> Work required
Render the records as a Markdown table with the columns "Row" and "Line", running from the start of the records up to and including the line containing "73 centimetres", numbering each row and omitting blank lines. Leave the pictures out of the table.

> The input

········

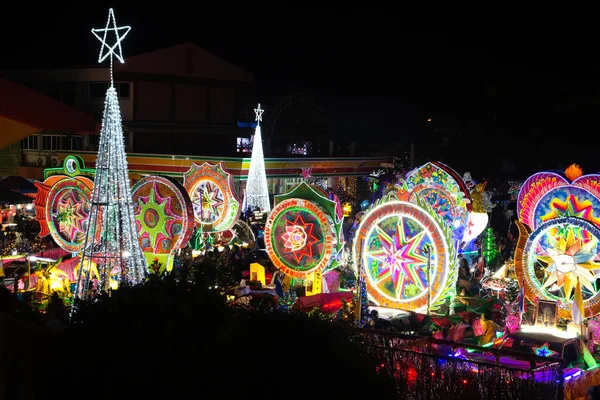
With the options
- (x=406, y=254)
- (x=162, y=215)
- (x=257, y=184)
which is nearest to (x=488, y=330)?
(x=406, y=254)

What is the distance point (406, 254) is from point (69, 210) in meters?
9.15

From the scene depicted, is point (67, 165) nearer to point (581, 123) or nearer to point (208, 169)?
point (208, 169)

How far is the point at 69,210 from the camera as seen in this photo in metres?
20.5

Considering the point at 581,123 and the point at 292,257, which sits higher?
the point at 581,123

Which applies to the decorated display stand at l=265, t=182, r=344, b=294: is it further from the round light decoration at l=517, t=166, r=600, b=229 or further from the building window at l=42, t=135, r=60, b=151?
the building window at l=42, t=135, r=60, b=151

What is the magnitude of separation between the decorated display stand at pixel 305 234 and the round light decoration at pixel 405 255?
73 centimetres

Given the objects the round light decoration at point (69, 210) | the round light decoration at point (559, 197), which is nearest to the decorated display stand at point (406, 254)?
A: the round light decoration at point (559, 197)

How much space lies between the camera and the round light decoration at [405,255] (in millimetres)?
16156

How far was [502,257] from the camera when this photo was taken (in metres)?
23.5

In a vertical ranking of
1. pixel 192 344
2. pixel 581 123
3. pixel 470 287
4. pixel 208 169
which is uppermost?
pixel 581 123

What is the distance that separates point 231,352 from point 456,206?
46.5ft

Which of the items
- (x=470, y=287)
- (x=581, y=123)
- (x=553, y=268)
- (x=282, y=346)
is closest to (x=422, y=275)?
(x=553, y=268)

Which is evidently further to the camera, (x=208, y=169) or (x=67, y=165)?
(x=208, y=169)

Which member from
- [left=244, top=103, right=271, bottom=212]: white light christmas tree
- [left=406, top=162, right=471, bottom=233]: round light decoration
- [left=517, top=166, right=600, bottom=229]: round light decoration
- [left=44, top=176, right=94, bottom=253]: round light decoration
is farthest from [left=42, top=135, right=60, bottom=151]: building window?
[left=517, top=166, right=600, bottom=229]: round light decoration
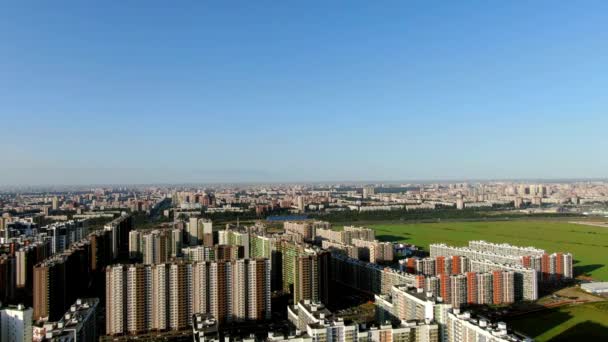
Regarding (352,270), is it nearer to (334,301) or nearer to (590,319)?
(334,301)

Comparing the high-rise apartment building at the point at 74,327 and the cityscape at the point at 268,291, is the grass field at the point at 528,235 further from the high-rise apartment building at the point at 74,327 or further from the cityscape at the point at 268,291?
the high-rise apartment building at the point at 74,327

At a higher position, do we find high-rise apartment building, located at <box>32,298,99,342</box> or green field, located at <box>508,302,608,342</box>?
high-rise apartment building, located at <box>32,298,99,342</box>

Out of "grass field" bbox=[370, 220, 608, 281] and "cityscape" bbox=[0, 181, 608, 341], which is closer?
"cityscape" bbox=[0, 181, 608, 341]

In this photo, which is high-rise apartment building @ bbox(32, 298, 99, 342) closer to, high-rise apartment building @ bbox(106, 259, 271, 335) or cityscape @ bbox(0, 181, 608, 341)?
cityscape @ bbox(0, 181, 608, 341)

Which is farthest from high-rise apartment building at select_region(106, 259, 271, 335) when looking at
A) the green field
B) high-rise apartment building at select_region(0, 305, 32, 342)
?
the green field

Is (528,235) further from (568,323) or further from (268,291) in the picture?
(268,291)

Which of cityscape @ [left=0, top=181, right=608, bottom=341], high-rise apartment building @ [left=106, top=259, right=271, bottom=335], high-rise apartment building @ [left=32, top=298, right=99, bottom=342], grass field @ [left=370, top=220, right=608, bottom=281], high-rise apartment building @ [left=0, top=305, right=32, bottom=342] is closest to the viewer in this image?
high-rise apartment building @ [left=32, top=298, right=99, bottom=342]

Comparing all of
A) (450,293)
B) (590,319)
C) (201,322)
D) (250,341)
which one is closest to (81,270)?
(201,322)

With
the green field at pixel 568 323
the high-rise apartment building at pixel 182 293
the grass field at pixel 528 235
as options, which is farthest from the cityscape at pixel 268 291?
the grass field at pixel 528 235
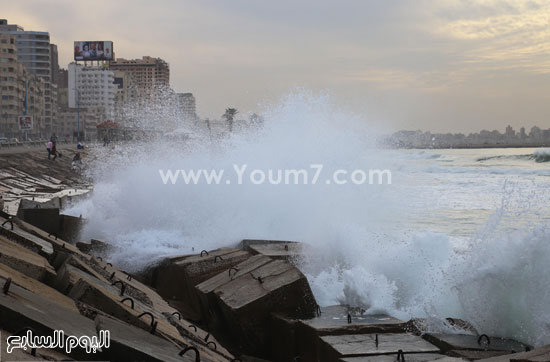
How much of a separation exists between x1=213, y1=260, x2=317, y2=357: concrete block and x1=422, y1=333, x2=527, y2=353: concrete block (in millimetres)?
1195

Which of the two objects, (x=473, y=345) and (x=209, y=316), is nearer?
(x=473, y=345)

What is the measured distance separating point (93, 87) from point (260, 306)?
16554 centimetres

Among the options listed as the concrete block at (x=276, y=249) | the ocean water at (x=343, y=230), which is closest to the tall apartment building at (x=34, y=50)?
the ocean water at (x=343, y=230)

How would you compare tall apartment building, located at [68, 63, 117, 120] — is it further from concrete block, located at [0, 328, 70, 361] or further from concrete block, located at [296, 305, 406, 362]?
concrete block, located at [0, 328, 70, 361]

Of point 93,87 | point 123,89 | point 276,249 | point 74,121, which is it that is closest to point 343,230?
point 276,249

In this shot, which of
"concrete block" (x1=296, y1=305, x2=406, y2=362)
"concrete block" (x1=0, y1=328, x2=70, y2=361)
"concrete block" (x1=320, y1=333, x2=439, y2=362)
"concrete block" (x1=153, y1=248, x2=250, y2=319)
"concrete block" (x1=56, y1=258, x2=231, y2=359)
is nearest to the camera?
"concrete block" (x1=0, y1=328, x2=70, y2=361)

········

> Solution to this exercise
| Row | Line |
|---|---|
| 1 | With the options |
| 2 | - (x=406, y=254) |
| 3 | - (x=162, y=215) |
| 4 | - (x=257, y=184) |
| 5 | which is nearest to (x=488, y=330)? |
| 6 | (x=406, y=254) |
| 7 | What is the distance point (406, 254) is from point (69, 210) in meters? |
| 8 | 9.15 |
| 9 | From the scene depicted, is point (67, 165) nearer to point (581, 123) or nearer to point (208, 169)? |
| 10 | point (208, 169) |
| 11 | How far is the point at 69,210 from the camera as seen in this photo in metres? |
| 12 | 20.5 |
| 13 | Considering the point at 581,123 and the point at 292,257, which sits higher? |
| 14 | the point at 581,123 |
| 15 | Which applies to the decorated display stand at l=265, t=182, r=344, b=294: is it further from the round light decoration at l=517, t=166, r=600, b=229 or further from the building window at l=42, t=135, r=60, b=151? |
| 16 | the building window at l=42, t=135, r=60, b=151 |
| 17 | What is the magnitude of separation between the decorated display stand at pixel 305 234 and the round light decoration at pixel 405 255? |
| 18 | 73 centimetres |